* _YOUR INSTRUCTIONS_
Starting at the line that contains "Observing the scene" and ending with the last line of the records, recast those lines as a numbered list and leave out any blank lines.

* _TASK INPUTS_
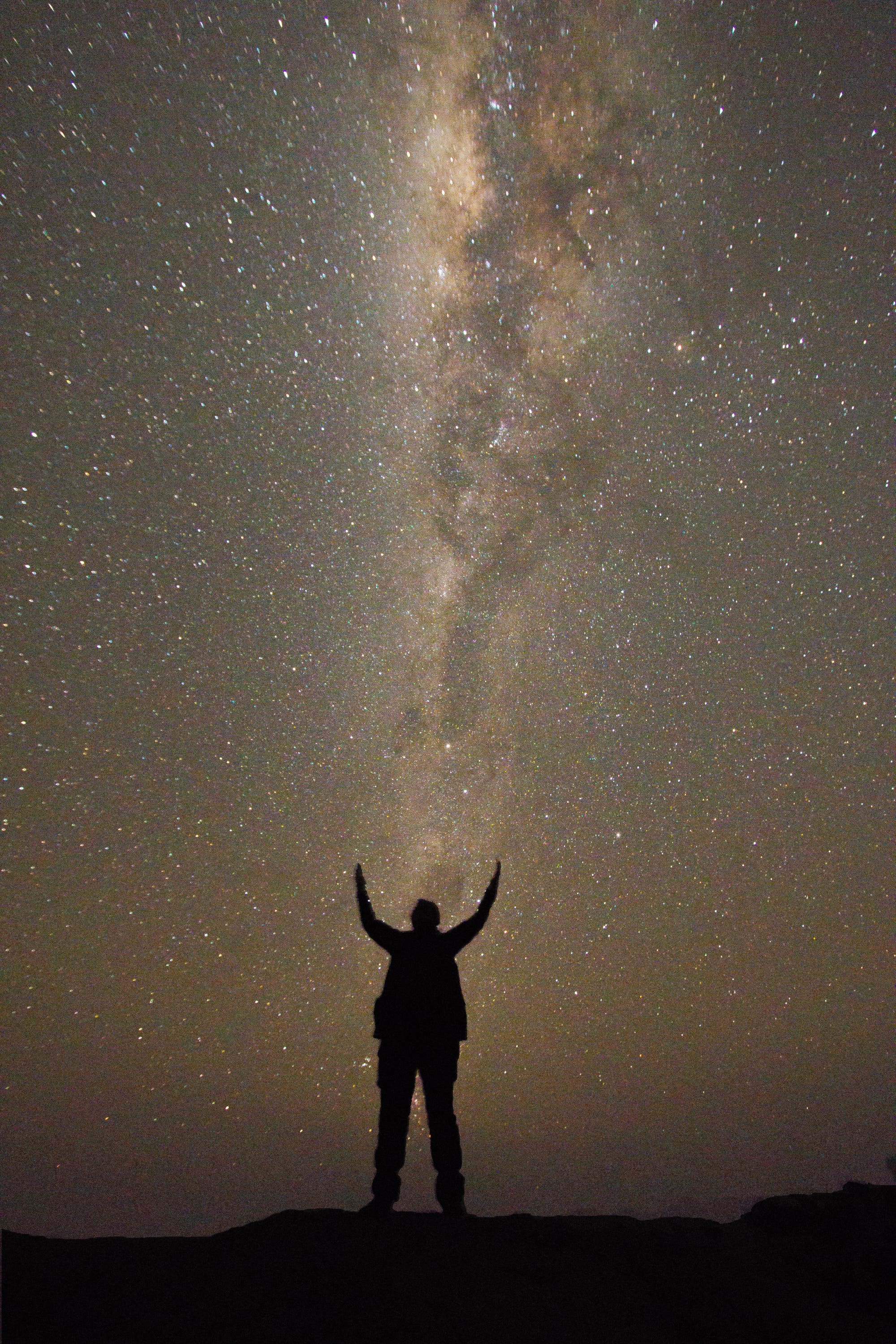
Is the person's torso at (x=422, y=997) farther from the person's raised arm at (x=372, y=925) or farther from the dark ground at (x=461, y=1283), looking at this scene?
the dark ground at (x=461, y=1283)

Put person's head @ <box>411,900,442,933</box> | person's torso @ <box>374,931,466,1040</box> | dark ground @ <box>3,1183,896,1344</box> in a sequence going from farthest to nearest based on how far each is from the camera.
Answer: person's head @ <box>411,900,442,933</box>
person's torso @ <box>374,931,466,1040</box>
dark ground @ <box>3,1183,896,1344</box>

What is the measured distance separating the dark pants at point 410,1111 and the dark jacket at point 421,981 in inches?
2.9

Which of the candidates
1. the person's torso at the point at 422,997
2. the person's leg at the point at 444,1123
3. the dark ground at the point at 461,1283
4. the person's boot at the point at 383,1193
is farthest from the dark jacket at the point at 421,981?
the dark ground at the point at 461,1283

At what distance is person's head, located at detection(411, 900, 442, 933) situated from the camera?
4.49 meters

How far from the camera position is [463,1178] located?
13.5 ft

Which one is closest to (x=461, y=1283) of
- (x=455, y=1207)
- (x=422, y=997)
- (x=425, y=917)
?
(x=455, y=1207)

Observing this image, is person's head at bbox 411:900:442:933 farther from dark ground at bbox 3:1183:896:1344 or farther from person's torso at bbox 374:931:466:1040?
dark ground at bbox 3:1183:896:1344

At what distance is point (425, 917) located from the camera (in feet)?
14.8

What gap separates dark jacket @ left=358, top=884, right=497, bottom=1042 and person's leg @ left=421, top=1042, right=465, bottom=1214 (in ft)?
0.35

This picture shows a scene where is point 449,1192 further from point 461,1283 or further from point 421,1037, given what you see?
point 461,1283

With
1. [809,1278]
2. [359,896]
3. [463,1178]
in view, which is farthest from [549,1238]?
[359,896]

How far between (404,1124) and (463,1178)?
0.42m

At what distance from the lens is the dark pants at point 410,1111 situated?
4.04m

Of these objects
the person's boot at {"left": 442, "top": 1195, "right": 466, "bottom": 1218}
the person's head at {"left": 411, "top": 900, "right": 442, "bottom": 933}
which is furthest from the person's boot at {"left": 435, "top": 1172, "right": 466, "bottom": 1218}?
the person's head at {"left": 411, "top": 900, "right": 442, "bottom": 933}
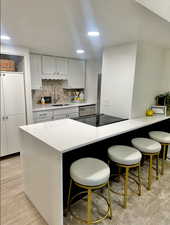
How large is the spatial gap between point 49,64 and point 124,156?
9.64ft

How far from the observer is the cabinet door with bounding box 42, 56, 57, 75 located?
362 cm

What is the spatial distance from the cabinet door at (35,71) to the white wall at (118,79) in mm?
1654

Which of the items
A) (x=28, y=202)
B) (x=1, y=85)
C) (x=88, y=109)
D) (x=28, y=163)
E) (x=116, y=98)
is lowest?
(x=28, y=202)

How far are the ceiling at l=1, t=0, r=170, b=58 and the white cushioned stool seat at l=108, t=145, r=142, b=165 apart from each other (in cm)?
153

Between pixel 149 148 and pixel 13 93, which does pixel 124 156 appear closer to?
pixel 149 148

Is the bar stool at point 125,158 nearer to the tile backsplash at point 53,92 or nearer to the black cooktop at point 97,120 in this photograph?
the black cooktop at point 97,120

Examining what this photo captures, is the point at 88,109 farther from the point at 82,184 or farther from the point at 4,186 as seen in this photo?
the point at 82,184

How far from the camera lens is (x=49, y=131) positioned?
1780 millimetres

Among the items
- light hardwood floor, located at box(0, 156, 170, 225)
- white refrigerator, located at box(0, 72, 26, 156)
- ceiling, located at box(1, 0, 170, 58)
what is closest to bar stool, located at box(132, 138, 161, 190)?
light hardwood floor, located at box(0, 156, 170, 225)

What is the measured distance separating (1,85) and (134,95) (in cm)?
244

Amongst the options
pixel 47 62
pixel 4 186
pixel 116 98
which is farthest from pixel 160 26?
pixel 4 186

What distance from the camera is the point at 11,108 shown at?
9.64 feet

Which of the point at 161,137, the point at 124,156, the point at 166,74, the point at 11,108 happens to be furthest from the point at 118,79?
the point at 11,108

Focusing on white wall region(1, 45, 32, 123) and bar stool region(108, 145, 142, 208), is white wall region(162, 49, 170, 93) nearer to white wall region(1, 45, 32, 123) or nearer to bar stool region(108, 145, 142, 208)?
bar stool region(108, 145, 142, 208)
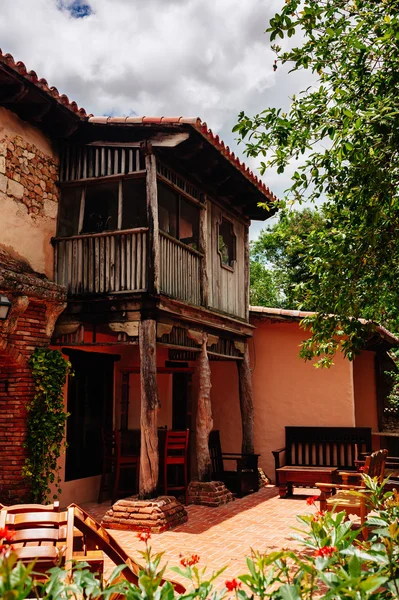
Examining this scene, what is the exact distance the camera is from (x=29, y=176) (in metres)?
8.66

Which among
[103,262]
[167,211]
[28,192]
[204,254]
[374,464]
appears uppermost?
[167,211]

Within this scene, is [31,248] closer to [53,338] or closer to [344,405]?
[53,338]

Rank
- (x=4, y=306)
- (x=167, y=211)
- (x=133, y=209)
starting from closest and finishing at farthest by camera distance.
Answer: (x=4, y=306), (x=133, y=209), (x=167, y=211)

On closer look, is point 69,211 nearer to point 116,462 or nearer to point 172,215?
point 172,215

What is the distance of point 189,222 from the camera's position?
530 inches

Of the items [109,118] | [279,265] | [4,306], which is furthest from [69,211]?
[279,265]

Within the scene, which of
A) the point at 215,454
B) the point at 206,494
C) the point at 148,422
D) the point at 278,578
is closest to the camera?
A: the point at 278,578

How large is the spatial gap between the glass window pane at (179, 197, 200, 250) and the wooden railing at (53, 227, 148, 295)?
197 cm

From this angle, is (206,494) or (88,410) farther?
(88,410)

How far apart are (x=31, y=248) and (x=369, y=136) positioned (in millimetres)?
5137

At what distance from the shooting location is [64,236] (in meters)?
9.16

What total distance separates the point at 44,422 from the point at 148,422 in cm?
141

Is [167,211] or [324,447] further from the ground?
[167,211]

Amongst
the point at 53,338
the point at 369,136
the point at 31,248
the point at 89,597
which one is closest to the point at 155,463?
the point at 53,338
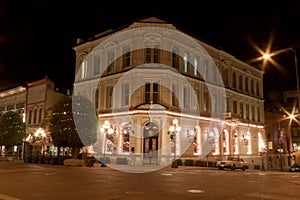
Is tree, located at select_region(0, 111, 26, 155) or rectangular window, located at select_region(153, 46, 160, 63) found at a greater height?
rectangular window, located at select_region(153, 46, 160, 63)

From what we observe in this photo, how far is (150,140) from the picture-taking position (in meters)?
35.7

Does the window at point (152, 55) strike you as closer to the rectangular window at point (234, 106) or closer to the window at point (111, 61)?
the window at point (111, 61)

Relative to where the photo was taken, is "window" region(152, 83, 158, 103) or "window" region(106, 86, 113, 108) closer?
"window" region(152, 83, 158, 103)

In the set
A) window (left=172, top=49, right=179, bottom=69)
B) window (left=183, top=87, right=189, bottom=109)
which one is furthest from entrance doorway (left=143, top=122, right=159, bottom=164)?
window (left=172, top=49, right=179, bottom=69)

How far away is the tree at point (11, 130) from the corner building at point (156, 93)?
11960 millimetres

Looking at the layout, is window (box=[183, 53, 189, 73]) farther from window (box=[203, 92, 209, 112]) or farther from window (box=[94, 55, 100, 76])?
window (box=[94, 55, 100, 76])

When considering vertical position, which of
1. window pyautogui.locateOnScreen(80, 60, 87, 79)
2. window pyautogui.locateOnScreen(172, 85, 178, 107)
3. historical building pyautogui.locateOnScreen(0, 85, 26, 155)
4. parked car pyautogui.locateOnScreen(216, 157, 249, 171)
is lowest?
parked car pyautogui.locateOnScreen(216, 157, 249, 171)

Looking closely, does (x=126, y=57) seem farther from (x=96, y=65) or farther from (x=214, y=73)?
(x=214, y=73)

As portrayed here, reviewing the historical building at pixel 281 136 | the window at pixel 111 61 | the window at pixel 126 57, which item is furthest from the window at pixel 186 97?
the historical building at pixel 281 136

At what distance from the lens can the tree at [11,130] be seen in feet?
156

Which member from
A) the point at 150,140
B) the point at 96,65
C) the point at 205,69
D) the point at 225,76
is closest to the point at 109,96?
the point at 96,65

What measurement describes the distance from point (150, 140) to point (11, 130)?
23.8m

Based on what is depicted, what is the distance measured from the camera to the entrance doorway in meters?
35.2

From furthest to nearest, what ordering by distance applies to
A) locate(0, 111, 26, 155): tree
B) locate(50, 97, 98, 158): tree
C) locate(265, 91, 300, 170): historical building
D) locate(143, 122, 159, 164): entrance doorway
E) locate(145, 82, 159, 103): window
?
locate(265, 91, 300, 170): historical building
locate(0, 111, 26, 155): tree
locate(145, 82, 159, 103): window
locate(143, 122, 159, 164): entrance doorway
locate(50, 97, 98, 158): tree
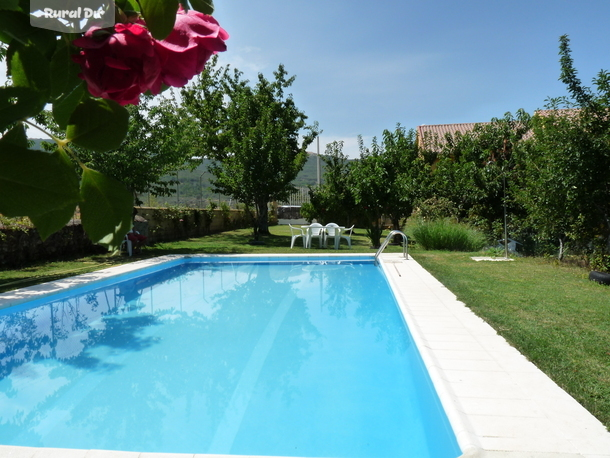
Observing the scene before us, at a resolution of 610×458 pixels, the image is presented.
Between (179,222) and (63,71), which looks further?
(179,222)

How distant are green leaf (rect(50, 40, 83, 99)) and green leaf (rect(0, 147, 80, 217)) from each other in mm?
85

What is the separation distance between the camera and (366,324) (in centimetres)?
710

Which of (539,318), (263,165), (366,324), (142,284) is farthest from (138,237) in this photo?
(539,318)

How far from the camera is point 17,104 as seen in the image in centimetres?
35

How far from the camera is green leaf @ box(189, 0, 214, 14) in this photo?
1.65 feet

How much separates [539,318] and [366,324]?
2.61 metres

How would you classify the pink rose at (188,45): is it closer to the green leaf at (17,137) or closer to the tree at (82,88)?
the tree at (82,88)

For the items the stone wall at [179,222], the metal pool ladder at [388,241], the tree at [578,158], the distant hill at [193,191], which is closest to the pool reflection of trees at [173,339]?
the metal pool ladder at [388,241]

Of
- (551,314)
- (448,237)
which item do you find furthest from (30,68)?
(448,237)

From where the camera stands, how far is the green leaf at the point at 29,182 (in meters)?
0.33

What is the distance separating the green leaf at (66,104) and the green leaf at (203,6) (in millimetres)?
176

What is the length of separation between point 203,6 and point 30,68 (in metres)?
0.21

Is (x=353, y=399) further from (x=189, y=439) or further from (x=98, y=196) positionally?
(x=98, y=196)

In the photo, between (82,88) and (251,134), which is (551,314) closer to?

* _RESPONSE FOR THIS EXERCISE_
1. Observing the scene before us, at a resolution of 610×458 pixels, the image is presented.
2. Between (179,222) and (63,71), which looks further?
3. (179,222)
4. How distant are green leaf (rect(50, 40, 83, 99)) and green leaf (rect(0, 147, 80, 217)) from each other in mm?
5. 85
6. What is the separation distance between the camera and (366,324) (in centimetres)?
7. 710
8. Which of (539,318), (263,165), (366,324), (142,284) is farthest from (138,237) in this photo?
9. (539,318)
10. How far from the camera is point 17,104 as seen in the image in centimetres?
11. 35
12. How far from the camera is green leaf @ box(189, 0, 214, 14) in this photo?
13. 1.65 feet
14. How much separates [539,318] and [366,324]?
15. 2.61 metres
16. How would you classify the pink rose at (188,45): is it closer to the green leaf at (17,137) or closer to the tree at (82,88)?
17. the tree at (82,88)
18. For the items the stone wall at [179,222], the metal pool ladder at [388,241], the tree at [578,158], the distant hill at [193,191], which is closest to the pool reflection of trees at [173,339]?
19. the metal pool ladder at [388,241]
20. Of
21. - (551,314)
22. - (448,237)
23. which item do you find furthest from (30,68)?
24. (448,237)
25. From where the camera stands, how far is the green leaf at the point at 29,182 (in meters)?
26. 0.33
27. What is the distance separating the green leaf at (66,104) and the green leaf at (203,6) (in millimetres)?
28. 176
29. What is the length of separation between point 203,6 and point 30,68 (in metres)?
30. 0.21
31. Is (x=353, y=399) further from (x=189, y=439) or further from (x=98, y=196) positionally?
32. (x=98, y=196)
33. In the photo, between (82,88) and (251,134), which is (551,314) closer to?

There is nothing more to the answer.